Some of the dirt was so dry that I couldn't even pull a core per se. In many cases, I had to dig/pull 3 times to make up one core. And I had to use a screwdriver to push out the compacted dirt that got stuck in my probe. It definitely was a tough feat.

There were some areas of my lawn where it actually went all the way into the ground. But that dirt still got stuck. I will be really interested to find out what my results are. My soil is definitely lacking.


----------



## doverosx (Aug 7, 2019)

I just dug with a shovel and filled in with new soil under /around the pulled area.


----------



## Coleman2084 (Aug 7, 2019)

I have the same issues along with automatic irrigation. Subscribing to see what others say.


----------



## Bermuda_Triangle (Sep 20, 2019)

You need to add some organic matter to the top and after core aeration.


----------



## turfnsurf (Apr 29, 2020)

Bermuda_Triangle said:


> You need to add some organic matter to the top and after core aeration.


My soil test should be coming back any day now. Is humic acid considered organic matter?
I have some but I am waiting on my soil test before I do anything.


----------



## Bermuda_Triangle (Sep 20, 2019)

@Turfsurfer I am a newbie at this yard stuff...
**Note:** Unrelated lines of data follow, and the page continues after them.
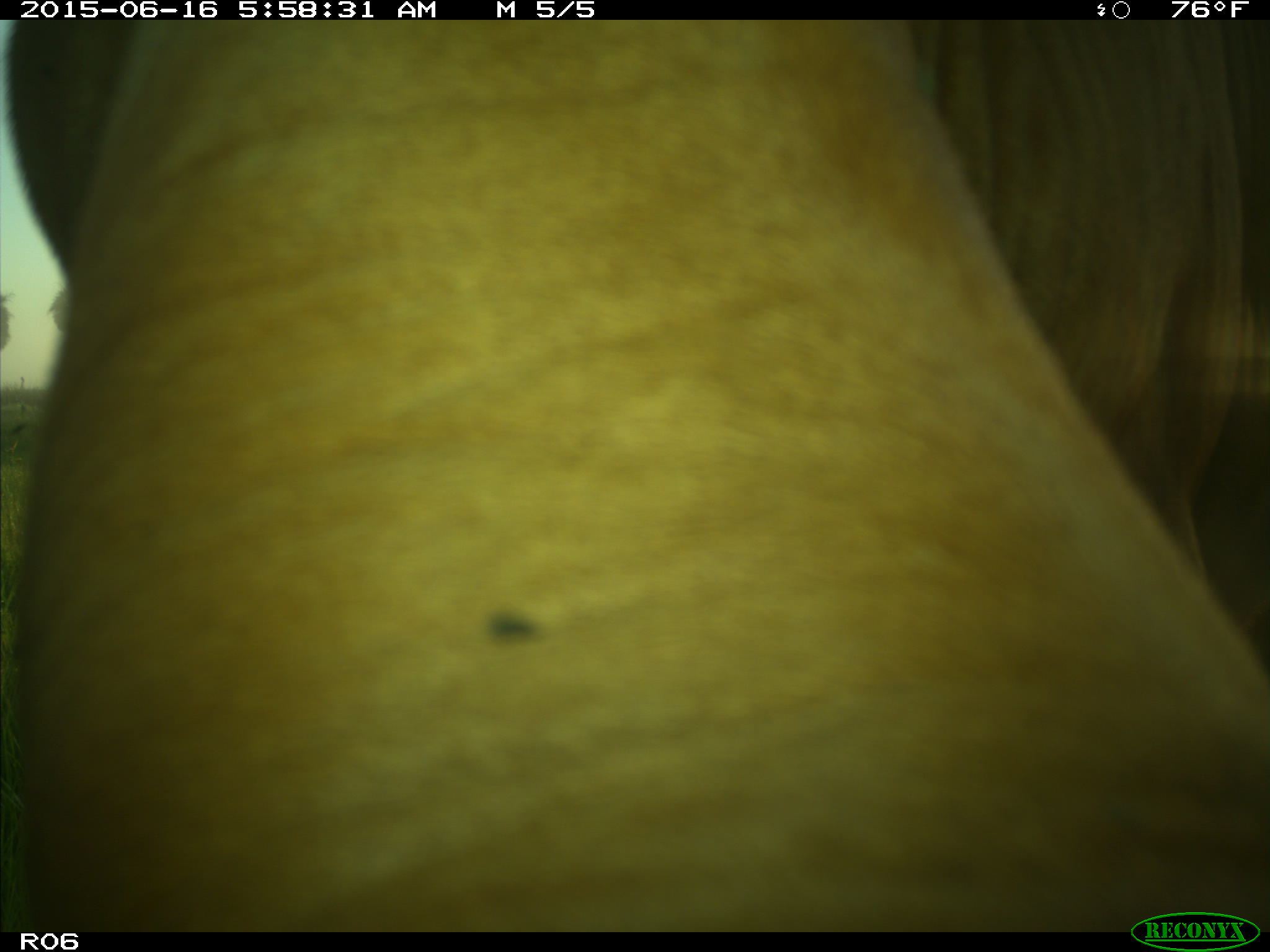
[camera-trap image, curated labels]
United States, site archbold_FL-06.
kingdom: Animalia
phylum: Chordata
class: Mammalia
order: Artiodactyla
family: Bovidae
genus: Bos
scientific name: Bos taurus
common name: domestic cow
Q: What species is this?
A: Bos taurus (domestic cow).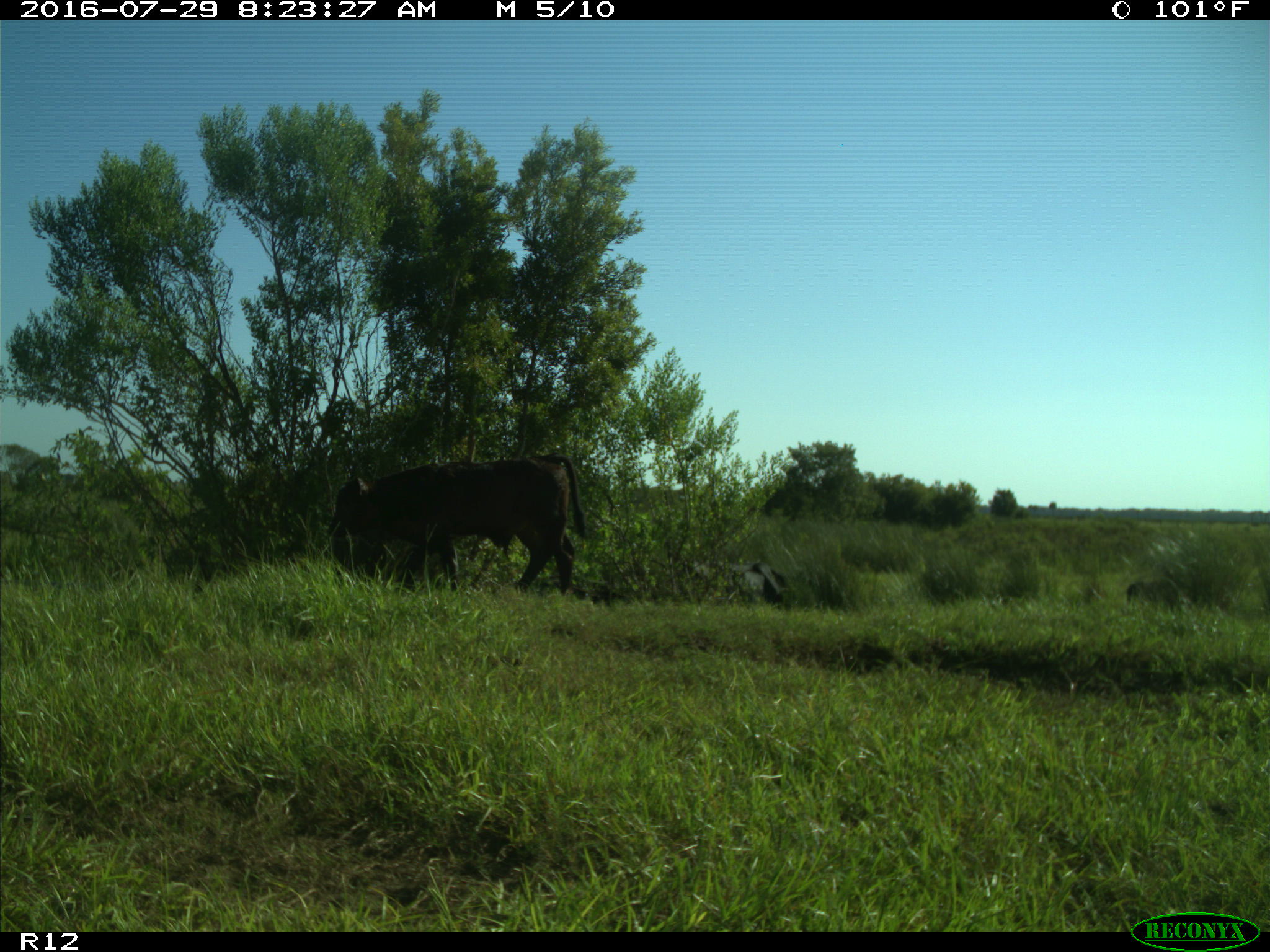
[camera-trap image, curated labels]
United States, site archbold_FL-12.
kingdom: Animalia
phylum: Chordata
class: Mammalia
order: Artiodactyla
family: Bovidae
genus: Bos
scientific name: Bos taurus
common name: domestic cow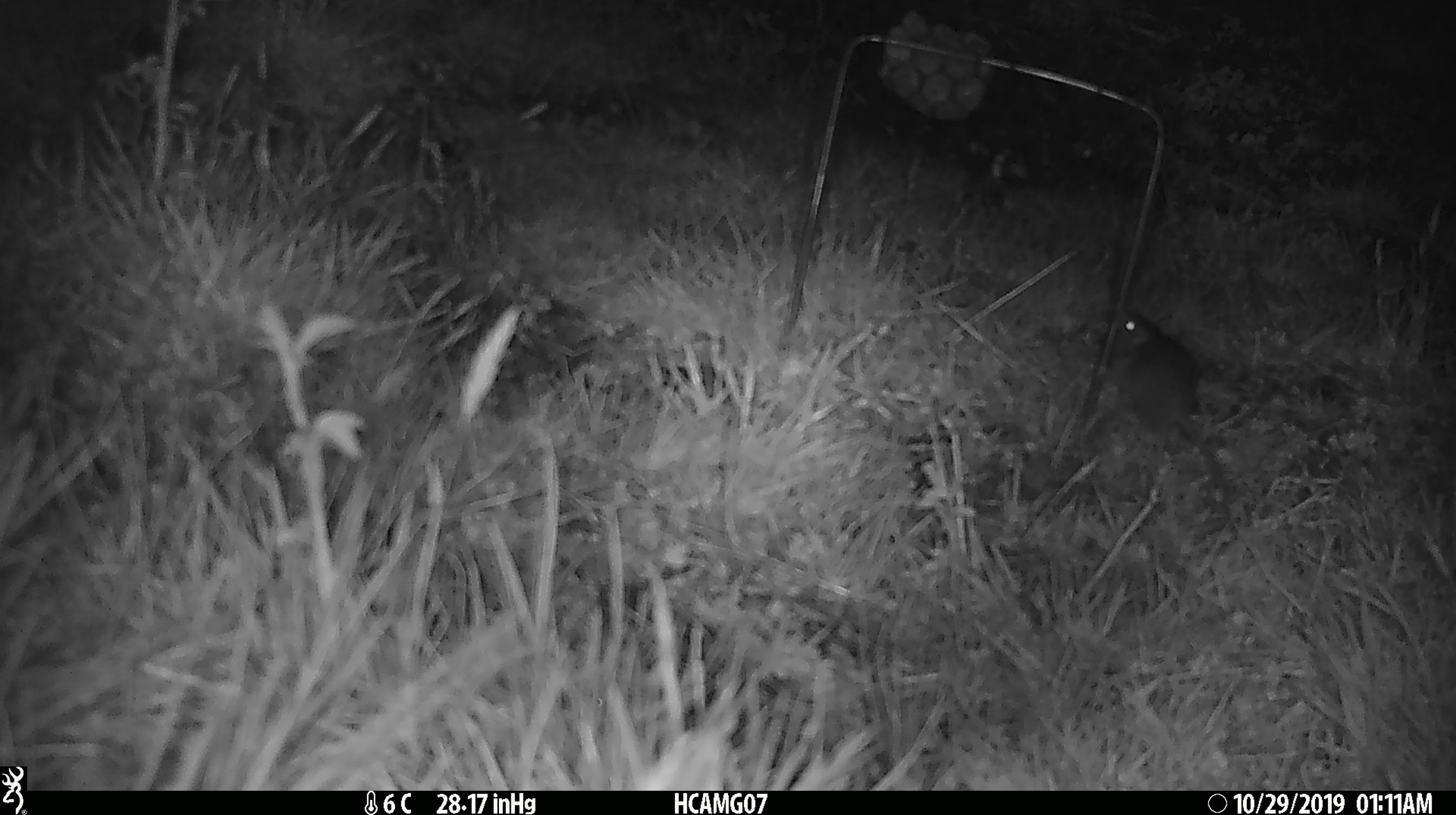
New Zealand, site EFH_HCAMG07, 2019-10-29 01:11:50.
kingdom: Animalia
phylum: Chordata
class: Mammalia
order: Rodentia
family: Muridae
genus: Mus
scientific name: Mus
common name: mouse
Humid acid itself is organic matter. But I would think at the small amount we use and being diluted it would not even register in a soil test. But, don't quote me on that.


----------



## BobLovesGrass (Jun 13, 2020)

So one YouTuber I saw suggest fertilizer. More growth, mulch the clippings make your own organic matter.
Use some organic products like milorganite, soybean meal, local milorganite knockoffs are out there too.


----------